What is our project all about?
The project attempts to prove an algorithm by which a drone or portable instrument can move autonomously in a 3D space and avoid stationary or static obstacles moving in its path.
The algorithm:
When we take a video from just one camera we can only measure the size of each obstacle in the each frame. This is what the algorithm is about.
We are measuring the size of an obstacle on the current frame and calculate how much did it “grow” from the previous frame.
But that way we can't calculate neither the size nor the speed of the object.
So we created a “danger rate”: the obstacle that grows up fastest is the most dangerous, and the one that growing up slowly is the least dangerous.
How the algorithm does works?
The input: two frames. The output: the direction on the next step.
The algorithm compares the size of each object in each frame.
If the algorithm identifies an object that "grows", it concludes that it is dangerous.
We calculate the percentage of object growth, and tag the one that grows the most as the most dangerous.
By the direction on the object we know what to do so we can avoid it.
Assumptions:
Our obstacles are colorful poles:
The images processing is lighter – we can use only few rows of pixels, and not the whole frame.
We look for a specific colour - what makes isolating the poles easier.
We can easily calculate the width – by counting pixel from one row.
The background does not contain the poles colours - which makes the isolating even easier.

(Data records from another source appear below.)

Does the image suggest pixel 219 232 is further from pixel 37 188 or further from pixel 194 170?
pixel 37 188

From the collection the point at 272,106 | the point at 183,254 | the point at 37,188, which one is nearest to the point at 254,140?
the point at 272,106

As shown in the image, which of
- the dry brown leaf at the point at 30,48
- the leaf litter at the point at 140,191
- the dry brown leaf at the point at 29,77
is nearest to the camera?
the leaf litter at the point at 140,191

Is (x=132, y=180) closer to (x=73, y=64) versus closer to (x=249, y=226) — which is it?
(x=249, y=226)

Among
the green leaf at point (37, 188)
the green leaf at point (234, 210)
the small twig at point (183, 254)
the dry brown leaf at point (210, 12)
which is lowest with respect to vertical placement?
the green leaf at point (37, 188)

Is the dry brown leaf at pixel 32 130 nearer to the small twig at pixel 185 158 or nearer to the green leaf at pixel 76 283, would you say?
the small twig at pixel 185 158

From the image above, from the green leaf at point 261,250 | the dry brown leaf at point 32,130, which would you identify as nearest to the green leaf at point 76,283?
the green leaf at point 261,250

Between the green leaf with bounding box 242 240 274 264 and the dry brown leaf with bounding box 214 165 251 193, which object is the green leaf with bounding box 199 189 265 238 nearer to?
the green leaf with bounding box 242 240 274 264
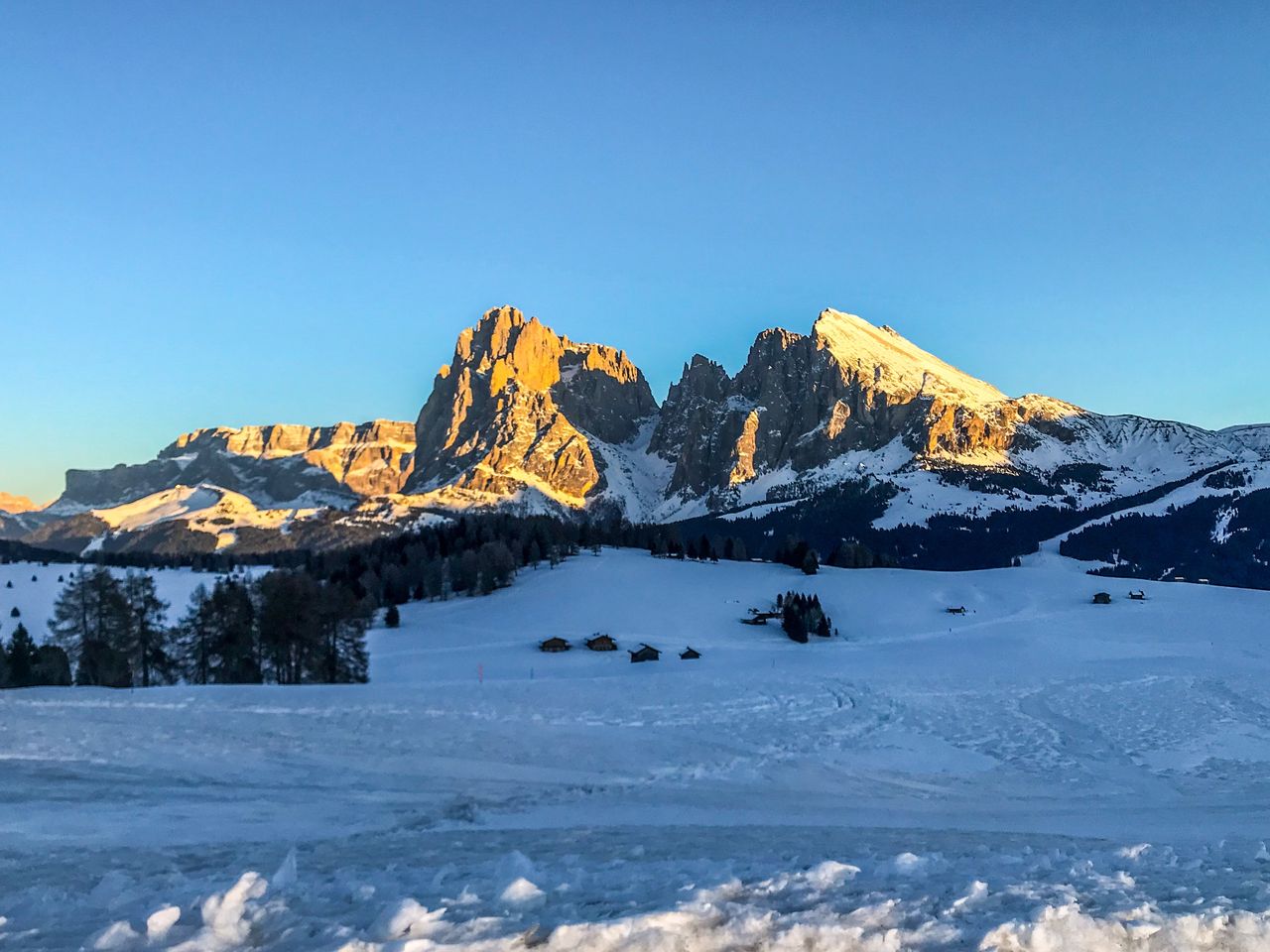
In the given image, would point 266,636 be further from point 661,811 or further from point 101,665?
point 661,811

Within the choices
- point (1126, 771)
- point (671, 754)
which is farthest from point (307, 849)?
point (1126, 771)

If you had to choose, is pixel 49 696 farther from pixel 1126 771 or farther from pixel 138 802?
pixel 1126 771

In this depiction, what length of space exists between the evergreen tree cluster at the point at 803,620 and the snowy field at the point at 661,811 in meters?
28.6

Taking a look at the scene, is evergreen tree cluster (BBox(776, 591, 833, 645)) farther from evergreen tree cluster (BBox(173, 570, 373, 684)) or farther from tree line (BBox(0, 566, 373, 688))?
tree line (BBox(0, 566, 373, 688))

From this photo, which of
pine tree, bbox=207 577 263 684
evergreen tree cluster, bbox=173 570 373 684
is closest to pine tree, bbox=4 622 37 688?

All the poles are static - which makes them move on the same speed toward the drone.
The Algorithm:
Uses two frames.
Isolate each pole by its colour.
Calculate the width of the pole (the bigger = the closer).
Calculate the speed in order to find how great is the threat.

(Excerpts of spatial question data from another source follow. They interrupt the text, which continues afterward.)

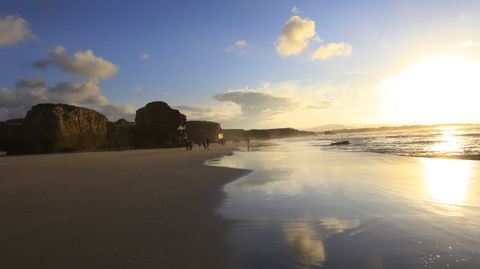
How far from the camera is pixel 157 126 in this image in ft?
254

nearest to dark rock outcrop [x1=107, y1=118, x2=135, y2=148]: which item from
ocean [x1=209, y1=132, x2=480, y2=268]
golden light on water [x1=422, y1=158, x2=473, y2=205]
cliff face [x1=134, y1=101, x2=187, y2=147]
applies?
cliff face [x1=134, y1=101, x2=187, y2=147]

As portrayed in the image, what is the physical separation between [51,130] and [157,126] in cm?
2476

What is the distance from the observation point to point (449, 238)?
6441 mm

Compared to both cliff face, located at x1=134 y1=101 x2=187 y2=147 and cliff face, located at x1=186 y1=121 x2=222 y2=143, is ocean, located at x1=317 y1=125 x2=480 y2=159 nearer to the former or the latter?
cliff face, located at x1=134 y1=101 x2=187 y2=147

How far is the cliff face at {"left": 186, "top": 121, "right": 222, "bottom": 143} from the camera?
134250 millimetres

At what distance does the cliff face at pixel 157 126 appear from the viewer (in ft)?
252

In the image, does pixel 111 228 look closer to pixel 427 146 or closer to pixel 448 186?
pixel 448 186

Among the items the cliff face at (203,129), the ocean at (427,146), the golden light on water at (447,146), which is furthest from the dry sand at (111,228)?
the cliff face at (203,129)

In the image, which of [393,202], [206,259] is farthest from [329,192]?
[206,259]

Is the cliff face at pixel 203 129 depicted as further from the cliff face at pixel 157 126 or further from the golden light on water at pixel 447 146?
the golden light on water at pixel 447 146

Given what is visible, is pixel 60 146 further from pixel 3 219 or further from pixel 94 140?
pixel 3 219

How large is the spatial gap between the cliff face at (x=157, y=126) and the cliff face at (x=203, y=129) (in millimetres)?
52759

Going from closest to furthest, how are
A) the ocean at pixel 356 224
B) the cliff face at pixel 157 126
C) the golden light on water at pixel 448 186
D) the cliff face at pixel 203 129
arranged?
the ocean at pixel 356 224 → the golden light on water at pixel 448 186 → the cliff face at pixel 157 126 → the cliff face at pixel 203 129

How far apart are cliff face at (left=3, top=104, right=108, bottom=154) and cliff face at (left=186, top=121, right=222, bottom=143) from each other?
2846 inches
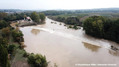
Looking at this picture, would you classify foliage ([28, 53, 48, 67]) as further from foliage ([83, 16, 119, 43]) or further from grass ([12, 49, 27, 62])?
foliage ([83, 16, 119, 43])

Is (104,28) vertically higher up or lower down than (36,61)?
higher up

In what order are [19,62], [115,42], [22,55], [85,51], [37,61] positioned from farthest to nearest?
[115,42] → [85,51] → [22,55] → [19,62] → [37,61]

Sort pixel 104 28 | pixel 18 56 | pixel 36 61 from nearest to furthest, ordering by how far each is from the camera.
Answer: pixel 36 61, pixel 18 56, pixel 104 28

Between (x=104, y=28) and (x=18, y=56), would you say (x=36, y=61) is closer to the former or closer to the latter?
(x=18, y=56)

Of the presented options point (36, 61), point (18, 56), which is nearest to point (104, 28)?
point (36, 61)

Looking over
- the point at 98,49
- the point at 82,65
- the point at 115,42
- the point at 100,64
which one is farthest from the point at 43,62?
the point at 115,42

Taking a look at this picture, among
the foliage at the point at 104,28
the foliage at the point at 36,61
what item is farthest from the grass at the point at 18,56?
the foliage at the point at 104,28

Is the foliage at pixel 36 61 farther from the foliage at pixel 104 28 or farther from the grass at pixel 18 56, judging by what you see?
the foliage at pixel 104 28

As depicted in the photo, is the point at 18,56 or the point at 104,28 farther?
the point at 104,28

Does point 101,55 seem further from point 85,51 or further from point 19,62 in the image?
point 19,62

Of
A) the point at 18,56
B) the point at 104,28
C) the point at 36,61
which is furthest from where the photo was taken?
the point at 104,28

Calculate the direction of the pole.
According to both direction and speed turn left, light left, light right or right to avoid the pole.
Take a new frame and repeat the algorithm.

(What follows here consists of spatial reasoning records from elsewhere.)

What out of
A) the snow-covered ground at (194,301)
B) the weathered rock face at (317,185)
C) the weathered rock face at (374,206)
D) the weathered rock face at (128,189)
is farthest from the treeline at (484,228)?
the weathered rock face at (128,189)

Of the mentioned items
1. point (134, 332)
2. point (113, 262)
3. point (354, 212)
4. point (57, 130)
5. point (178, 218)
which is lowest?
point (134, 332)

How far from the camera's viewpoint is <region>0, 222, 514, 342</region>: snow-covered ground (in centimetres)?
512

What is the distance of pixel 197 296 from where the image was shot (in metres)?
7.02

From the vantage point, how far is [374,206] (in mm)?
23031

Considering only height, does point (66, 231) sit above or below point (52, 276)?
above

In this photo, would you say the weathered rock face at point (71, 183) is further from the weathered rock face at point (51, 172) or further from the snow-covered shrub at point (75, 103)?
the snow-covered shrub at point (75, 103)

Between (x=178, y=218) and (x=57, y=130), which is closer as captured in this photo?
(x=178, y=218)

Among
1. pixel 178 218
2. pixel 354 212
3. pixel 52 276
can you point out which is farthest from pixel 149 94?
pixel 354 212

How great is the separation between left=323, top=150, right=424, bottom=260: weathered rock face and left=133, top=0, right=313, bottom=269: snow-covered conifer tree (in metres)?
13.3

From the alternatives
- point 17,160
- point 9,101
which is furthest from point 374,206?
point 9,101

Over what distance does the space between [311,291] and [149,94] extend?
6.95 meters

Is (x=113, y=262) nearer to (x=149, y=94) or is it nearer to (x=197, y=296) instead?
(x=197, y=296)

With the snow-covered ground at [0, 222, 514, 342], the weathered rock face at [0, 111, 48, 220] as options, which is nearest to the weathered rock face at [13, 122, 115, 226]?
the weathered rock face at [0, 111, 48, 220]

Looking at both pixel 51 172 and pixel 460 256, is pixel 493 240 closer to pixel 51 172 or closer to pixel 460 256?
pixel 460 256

Finding the best platform for the mission:
After failed attempts to control easily both PARROT 2.0 and BEBOP 2 (both are drones) we finally found an easy platform for our algorithm – the Turtlebot – a 2D robot, that can easily communicate and connect the ROS system.
Now our system included: the turtlebot, a ROS running on a linux OS, a WIFI communication from the robot to the ROS, and a simulink flow that runs the algorithm and sends the commands to the ROS.
The simulink and ROS are familiar to each other, what makes the communication easy.
After setting up the IP of the drone at both ROS and simulink, we used a built-in modules that the simulink supply for communication.
We use those modules for both taking a picture and sending a navigation command.
our system
The simulink is asking the ROS to take a frame.
The ROS is sending the command to the turtlebot, and after taking the frame the turtlebot is sending it to the simulink through ROS.
Simulink is running the algorithm (with the previous frame and the new one it just got from turtlebots new position).
After getting a result from the algorithm the simulink is sending a navigation command to the turtlebot.
The ROS system is sending the command and the turtlebot finds its new position.
This flow repeats itself until the robot reaches the target.